> _DOCUMENT EXCERPT_:
= = = =
Summary The proposed Cloud and AI Development Act (CADA) and the Data Act (Regulation (EU) 2023/2854) function as complementary pillars of EU digital sovereignty, addressing distinct but interconnected risks. While the Data Act facilitates data switching and governs lawful access to non-personal data by third-country public authorities, CADA establishes a sovereignty framework to mitigate risks arising from third-country control over cloud infrastructure. Crucially, CADA Article 18(1)(b) explicitly cross-references Article 32 of the Data Act, establishing a mandatory "associated third-country" test. This provision prevents cloud providers subject to third-country control from qualifying for Union assurance level 3 unless that third country has no measures enabling it to exercise control in a way that conflicts with the Data Act's strict requirements for lawful access to non-personal data. This linkage ensures that sovereignty assessments under CADA effectively neutralize extraterritorial foreign laws that lack EU-standard safeguards for proportionality and judicial review.
Detail
The relationship between the proposed Cloud and AI Development Act (CADA) and the existing Data Act is foundational to the EU's strategy for technological autonomy. The Data Act focuses on data portability, switching rights, and access to data generated by connected products to reduce vendor lock-in. CADA, conversely, focuses on the underlying infrastructureβcloud computing servicesβthat hosts and processes this data. The two instruments are designed to work in tandem: the Data Act removes technical and contractual barriers to moving data, while CADA ensures that the destination infrastructure is sovereign and resilient against foreign interference.
= = = =
> _TASK OBJECTIVE_:
Answer these questions using the text on the Cloud and AI Development Act and the Data Act:
(a) Which article of the Data Act does CADA Article 18(1)(b) cross-reference?
(b) For which Union assurance level can cloud providers subject to third-country control fail to qualify?
(c) What three things does the Data Act focus on, according to the "Detail" section?
The records have no connection to the text on the Cloud and AI Development Act and the Data Act.

[Box-labeled dataset extracts]
= = = =
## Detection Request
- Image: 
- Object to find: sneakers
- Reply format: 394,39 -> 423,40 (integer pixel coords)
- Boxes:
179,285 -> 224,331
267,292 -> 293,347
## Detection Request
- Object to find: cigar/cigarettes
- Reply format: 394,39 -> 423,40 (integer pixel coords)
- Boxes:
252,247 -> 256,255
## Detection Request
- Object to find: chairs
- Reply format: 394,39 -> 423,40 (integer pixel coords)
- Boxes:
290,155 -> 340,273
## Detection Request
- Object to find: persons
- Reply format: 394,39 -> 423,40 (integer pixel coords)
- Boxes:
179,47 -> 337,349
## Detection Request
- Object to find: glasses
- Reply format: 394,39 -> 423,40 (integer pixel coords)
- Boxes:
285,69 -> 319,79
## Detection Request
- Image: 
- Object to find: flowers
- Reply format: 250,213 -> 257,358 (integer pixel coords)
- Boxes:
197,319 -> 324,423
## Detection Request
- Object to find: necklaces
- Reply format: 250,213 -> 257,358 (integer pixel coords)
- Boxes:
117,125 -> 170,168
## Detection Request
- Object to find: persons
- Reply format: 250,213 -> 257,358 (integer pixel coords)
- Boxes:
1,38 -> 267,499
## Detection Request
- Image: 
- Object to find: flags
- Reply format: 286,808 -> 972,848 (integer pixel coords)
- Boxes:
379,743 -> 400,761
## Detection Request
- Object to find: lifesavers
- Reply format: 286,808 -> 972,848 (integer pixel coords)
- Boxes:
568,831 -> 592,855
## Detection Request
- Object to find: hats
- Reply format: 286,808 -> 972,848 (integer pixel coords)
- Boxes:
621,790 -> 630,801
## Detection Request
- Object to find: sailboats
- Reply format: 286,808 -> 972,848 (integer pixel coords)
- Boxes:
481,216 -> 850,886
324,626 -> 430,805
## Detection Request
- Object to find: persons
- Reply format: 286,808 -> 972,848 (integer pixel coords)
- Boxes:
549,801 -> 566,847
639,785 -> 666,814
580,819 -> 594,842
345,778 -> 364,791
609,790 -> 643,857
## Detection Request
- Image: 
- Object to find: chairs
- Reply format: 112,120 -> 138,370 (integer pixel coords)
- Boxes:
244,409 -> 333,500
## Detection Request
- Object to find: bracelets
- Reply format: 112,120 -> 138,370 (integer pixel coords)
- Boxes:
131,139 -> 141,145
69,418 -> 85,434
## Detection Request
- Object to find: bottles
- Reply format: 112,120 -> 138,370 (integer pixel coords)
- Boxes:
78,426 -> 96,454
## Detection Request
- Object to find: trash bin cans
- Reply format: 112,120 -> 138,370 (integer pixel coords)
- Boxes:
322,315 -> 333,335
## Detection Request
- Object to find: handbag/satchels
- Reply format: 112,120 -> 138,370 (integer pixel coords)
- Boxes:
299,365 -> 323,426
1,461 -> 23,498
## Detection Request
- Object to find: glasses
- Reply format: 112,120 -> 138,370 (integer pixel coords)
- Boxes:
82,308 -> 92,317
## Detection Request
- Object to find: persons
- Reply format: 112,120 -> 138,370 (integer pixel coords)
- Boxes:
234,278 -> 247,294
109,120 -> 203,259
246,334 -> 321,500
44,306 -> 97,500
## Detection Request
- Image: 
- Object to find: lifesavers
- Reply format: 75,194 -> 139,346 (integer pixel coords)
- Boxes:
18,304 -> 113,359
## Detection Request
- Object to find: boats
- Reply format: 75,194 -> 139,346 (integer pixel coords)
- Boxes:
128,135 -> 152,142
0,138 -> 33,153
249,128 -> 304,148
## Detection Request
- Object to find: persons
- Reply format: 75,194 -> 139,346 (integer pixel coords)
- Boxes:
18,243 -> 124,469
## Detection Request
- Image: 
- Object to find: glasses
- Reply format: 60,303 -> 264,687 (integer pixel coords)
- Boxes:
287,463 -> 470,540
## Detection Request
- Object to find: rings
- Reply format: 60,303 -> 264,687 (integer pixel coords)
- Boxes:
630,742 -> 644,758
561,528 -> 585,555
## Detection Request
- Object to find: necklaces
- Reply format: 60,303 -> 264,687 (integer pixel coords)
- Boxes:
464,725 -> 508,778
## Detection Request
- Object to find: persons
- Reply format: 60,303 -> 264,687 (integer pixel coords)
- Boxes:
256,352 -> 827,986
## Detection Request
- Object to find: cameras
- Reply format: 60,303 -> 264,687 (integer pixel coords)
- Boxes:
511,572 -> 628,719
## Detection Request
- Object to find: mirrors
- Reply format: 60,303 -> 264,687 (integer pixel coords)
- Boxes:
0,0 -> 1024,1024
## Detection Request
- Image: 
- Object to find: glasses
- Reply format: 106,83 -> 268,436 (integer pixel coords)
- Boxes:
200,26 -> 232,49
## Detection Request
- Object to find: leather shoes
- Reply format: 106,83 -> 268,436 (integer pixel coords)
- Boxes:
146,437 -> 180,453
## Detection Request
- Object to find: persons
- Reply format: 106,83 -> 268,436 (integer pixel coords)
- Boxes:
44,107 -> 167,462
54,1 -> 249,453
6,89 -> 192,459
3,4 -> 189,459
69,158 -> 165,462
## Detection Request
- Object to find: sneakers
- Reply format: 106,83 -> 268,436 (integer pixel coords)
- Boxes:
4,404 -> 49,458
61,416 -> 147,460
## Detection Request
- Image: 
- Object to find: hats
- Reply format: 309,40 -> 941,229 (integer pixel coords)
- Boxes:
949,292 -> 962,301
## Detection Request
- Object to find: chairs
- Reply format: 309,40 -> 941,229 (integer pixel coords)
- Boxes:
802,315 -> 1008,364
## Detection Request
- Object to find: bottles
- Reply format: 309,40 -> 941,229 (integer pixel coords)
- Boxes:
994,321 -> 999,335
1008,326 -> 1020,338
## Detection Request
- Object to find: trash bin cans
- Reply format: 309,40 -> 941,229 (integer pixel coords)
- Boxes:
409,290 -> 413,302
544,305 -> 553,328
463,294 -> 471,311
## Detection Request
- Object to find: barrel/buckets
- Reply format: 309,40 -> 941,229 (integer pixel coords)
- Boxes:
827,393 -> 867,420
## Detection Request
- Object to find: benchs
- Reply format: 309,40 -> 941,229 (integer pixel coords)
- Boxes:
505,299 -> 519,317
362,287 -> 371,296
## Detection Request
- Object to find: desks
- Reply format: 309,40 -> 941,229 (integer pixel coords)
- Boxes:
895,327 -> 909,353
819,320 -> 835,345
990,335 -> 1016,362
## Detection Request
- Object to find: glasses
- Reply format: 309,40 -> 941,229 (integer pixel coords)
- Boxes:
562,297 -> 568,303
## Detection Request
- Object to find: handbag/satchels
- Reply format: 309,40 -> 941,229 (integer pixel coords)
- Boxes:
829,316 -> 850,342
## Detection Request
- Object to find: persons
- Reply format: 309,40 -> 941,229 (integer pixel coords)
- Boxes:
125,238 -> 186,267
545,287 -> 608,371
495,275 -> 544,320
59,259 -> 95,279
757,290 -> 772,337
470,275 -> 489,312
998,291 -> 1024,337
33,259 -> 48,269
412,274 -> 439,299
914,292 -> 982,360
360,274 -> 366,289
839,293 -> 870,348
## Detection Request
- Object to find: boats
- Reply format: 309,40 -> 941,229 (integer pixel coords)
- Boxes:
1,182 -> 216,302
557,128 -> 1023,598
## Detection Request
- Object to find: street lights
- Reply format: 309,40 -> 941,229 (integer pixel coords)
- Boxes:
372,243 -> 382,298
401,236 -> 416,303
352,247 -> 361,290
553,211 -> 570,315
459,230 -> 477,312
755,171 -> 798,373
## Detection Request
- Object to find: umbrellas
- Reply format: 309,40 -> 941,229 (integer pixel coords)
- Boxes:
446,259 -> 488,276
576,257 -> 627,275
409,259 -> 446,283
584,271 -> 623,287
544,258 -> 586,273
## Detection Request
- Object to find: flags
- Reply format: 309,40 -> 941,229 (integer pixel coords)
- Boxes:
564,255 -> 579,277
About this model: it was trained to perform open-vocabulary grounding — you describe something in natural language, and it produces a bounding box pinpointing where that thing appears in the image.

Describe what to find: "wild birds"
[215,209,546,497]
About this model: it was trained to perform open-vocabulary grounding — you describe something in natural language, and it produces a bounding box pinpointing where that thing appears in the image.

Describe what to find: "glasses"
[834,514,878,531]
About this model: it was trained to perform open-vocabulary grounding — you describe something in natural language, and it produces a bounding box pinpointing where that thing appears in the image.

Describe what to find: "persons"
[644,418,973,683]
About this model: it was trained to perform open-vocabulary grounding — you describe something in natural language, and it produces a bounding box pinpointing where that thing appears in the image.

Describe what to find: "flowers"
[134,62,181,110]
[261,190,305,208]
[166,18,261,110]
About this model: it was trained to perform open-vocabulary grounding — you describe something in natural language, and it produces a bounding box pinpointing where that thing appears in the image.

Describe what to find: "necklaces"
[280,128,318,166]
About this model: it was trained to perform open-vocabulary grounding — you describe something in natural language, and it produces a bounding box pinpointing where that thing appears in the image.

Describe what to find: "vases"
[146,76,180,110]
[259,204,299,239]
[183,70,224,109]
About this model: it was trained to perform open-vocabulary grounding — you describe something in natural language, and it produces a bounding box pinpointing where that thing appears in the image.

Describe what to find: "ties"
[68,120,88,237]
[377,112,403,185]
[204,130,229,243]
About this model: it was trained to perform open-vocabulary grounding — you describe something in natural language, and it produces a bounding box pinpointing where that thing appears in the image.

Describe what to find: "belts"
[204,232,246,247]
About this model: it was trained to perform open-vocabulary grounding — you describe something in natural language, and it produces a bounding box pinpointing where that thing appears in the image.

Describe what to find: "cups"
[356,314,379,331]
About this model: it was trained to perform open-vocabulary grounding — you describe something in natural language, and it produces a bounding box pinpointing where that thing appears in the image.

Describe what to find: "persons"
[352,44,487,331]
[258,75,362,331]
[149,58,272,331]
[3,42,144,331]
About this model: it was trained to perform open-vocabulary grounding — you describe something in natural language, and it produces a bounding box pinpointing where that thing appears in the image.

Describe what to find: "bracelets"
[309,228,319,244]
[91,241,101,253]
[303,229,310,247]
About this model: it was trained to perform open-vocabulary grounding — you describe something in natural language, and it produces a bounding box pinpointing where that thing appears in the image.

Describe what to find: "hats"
= = = =
> _EXERCISE OUTPUT_:
(a) Article 32.
(b) Union assurance level 3.
(c) Data portability, switching rights, and access to data generated by connected products.